** Start Text passage **

# Osama in Afghanistan



## asdf;lkj (2 Apr 2006)

I just watched 60 minutes where they interviewed a guy who was Osama Bin Laden's chief bodyguard just before 9-11. He said he believes that Osama is currently hiding in Afghanistan - and he sounded very sincere and truthful about this. With everything that has gone on recently in Afghanistan, I wonder if that means we're getting close to catching Osama in Afghanistan. It may be a good explanation for the sudden increase in fighting.


----------



## Patrolman (2 Apr 2006)

Or maybe it is the same as every year in Afghanistan. Fighting increases with the melting of snow in the mountain passes.Spring allows more freedom of movement for the Taliban and Al Quieda forces.
 It probably just seems like an increase in violence now that the Canadian media is focusing more on a region that has remained hostile since the initial invasion of Afghanistan in 2001.


----------



## Cloud Cover (2 Apr 2006)

asdf;lkj said:
			
		

> I just watched 60 minutes where they interviewed a guy who was Osama Bin Laden's chief bodyguard just before 9-11. He said he believes that Osama is currently hiding in Afghanistan - and he sounded very sincere and truthful about this. With everything that has gone on recently in Afghanistan, I wonder if that means we're getting close to catching Osama in Afghanistan. It may be a good explanation for the sudden increase in fighting.

** End Text passage **

**Exercise task 1**: Gather every line of the records that contains the string "person", treating uppercase and lowercase letters as distinct.
The records that follow this forum thread bear no relation to it.

** Start Data for this exercise **

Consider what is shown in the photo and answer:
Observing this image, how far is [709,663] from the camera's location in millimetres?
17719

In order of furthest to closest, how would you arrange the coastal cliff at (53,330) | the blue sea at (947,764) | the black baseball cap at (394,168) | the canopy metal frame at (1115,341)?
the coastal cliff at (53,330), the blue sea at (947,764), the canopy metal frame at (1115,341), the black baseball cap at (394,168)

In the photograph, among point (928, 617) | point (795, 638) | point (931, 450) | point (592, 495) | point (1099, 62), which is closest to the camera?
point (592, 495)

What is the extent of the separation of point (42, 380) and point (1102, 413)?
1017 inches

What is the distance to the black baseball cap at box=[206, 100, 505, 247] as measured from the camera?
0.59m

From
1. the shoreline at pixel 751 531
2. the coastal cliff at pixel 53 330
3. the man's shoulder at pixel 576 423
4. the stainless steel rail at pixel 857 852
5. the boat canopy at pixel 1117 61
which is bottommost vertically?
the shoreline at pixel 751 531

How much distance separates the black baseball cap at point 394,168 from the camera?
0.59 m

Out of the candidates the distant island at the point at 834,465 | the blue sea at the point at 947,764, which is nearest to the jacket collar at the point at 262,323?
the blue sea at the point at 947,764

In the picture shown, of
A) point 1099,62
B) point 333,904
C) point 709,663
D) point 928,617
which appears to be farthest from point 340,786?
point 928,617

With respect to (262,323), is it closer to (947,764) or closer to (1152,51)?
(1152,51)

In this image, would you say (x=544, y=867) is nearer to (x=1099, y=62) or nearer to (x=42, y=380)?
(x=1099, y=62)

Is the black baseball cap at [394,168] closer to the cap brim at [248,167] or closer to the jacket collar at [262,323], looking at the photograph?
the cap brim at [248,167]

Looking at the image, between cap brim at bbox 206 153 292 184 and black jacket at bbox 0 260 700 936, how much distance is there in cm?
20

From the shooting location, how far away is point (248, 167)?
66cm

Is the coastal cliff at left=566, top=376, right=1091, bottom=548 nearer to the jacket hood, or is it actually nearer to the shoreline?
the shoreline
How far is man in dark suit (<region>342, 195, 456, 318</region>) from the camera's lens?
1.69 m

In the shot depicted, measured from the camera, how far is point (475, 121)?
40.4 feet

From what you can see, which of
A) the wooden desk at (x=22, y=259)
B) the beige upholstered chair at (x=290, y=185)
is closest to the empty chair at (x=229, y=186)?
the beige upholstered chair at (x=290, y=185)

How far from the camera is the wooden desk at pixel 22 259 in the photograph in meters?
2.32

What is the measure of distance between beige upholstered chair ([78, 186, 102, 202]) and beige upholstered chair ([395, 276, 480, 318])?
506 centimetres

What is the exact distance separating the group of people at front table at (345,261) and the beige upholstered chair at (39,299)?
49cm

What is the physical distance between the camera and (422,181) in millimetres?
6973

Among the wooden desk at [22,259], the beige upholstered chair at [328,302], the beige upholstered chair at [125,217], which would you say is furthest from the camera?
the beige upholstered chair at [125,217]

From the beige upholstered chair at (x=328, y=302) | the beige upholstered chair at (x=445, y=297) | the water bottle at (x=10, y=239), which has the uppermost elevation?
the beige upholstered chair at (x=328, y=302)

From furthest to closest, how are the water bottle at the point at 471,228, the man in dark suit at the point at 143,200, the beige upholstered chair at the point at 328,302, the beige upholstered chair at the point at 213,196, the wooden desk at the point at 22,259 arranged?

** End Data for this exercise **
** Start Data for this exercise **

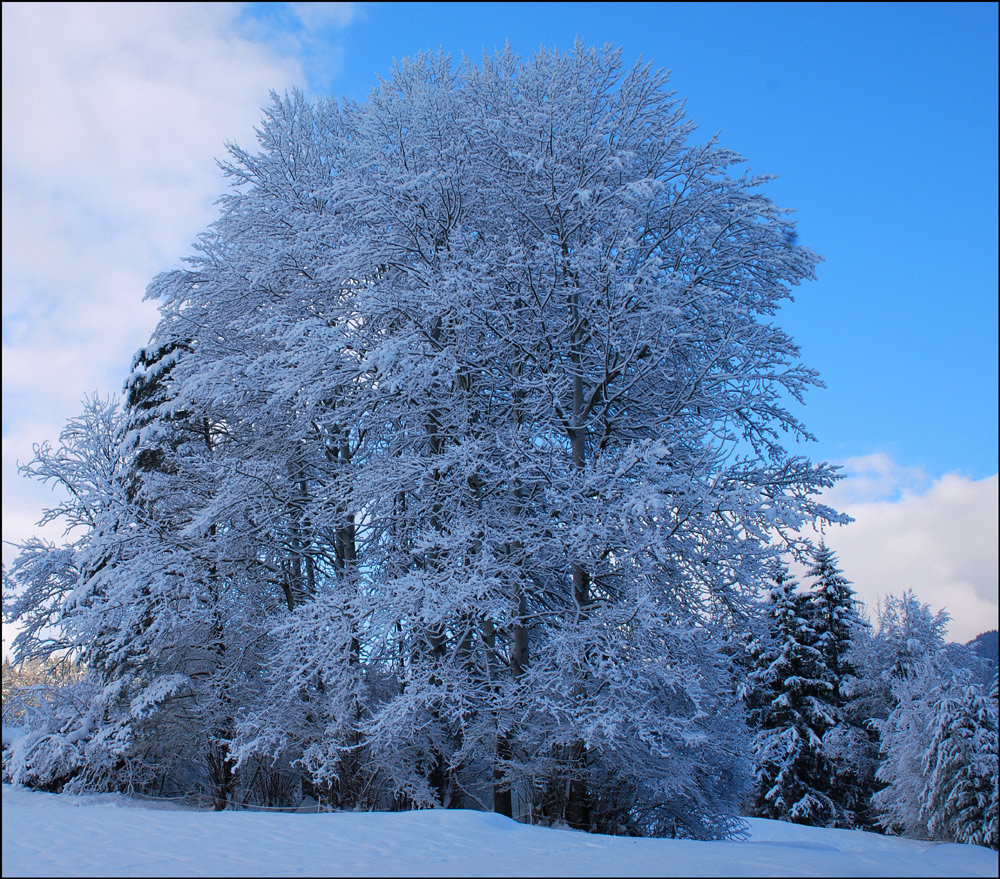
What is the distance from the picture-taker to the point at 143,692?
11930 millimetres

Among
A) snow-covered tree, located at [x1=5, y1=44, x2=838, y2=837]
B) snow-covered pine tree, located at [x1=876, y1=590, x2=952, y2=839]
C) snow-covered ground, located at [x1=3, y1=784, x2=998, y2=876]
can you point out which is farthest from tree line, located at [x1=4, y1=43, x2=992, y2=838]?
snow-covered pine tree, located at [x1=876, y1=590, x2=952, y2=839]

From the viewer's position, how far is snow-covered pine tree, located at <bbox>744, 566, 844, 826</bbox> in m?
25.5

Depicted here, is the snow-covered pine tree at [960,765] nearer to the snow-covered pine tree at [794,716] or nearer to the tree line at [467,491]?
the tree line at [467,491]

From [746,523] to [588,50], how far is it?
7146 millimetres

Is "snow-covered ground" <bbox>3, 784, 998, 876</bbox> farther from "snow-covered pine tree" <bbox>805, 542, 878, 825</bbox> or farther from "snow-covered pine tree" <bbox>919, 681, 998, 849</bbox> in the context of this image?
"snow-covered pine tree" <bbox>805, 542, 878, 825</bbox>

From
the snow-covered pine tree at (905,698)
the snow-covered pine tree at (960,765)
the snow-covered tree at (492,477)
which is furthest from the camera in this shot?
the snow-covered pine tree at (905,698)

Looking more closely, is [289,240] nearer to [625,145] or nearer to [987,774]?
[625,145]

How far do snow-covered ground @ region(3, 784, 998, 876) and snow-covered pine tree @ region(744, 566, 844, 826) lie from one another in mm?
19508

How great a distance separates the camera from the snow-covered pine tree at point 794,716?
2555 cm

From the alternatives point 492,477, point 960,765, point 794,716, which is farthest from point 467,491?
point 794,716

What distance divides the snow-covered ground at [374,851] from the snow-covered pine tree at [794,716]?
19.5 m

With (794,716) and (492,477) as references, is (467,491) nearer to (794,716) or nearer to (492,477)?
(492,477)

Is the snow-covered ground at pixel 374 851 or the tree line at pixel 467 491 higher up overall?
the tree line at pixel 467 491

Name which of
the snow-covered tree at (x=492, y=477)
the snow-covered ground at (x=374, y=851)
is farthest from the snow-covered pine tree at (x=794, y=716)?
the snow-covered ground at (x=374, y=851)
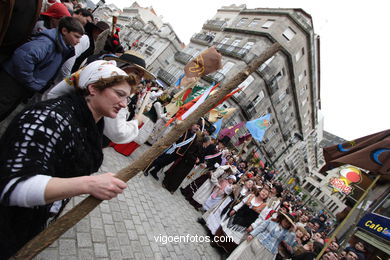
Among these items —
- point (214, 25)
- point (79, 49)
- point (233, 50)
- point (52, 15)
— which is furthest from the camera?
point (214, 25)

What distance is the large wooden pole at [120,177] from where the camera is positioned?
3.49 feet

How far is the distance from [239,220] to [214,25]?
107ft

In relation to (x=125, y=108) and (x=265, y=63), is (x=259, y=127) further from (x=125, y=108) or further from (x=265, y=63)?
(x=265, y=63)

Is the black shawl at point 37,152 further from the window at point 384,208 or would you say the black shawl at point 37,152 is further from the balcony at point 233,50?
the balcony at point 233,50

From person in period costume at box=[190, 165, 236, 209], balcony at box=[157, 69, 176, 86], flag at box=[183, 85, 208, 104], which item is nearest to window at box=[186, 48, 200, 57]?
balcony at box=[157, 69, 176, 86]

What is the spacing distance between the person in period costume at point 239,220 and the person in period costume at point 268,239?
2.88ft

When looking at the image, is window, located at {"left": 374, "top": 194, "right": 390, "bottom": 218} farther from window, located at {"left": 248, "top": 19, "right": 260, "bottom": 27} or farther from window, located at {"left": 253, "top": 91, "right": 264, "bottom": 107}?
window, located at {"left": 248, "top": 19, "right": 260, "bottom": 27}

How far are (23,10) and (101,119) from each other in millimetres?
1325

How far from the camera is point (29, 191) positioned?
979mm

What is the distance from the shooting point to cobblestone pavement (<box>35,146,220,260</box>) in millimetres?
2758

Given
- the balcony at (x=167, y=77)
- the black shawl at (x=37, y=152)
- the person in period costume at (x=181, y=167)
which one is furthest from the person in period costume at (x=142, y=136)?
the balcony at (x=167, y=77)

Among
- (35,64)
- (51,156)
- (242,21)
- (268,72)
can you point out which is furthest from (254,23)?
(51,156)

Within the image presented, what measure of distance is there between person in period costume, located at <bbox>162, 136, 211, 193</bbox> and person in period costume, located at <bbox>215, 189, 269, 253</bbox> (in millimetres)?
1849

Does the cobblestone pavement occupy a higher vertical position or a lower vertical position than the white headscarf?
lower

** End Data for this exercise **

**Exercise task 2**: Duplicate the forum thread on Osama in Afghanistan from "Or maybe it" to "Al Quieda forces.".

**Response 1**:
From person in period costume at box=[190, 165, 236, 209], balcony at box=[157, 69, 176, 86], flag at box=[183, 85, 208, 104], which item is nearest to window at box=[186, 48, 200, 57]?
What is the spacing distance between the person in period costume at point 239,220 and the person in period costume at point 268,239?
- the person in period costume at (x=181, y=167)
which one is furthest from the person in period costume at (x=142, y=136)?
Within the image presented, what measure of distance is there between person in period costume, located at <bbox>162, 136, 211, 193</bbox> and person in period costume, located at <bbox>215, 189, 269, 253</bbox> (in millimetres)?

**Response 2**:
Or maybe it is the same as every year in Afghanistan. Fighting increases with the melting of snow in the mountain passes.Spring allows more freedom of movement for the Taliban and Al Quieda forces.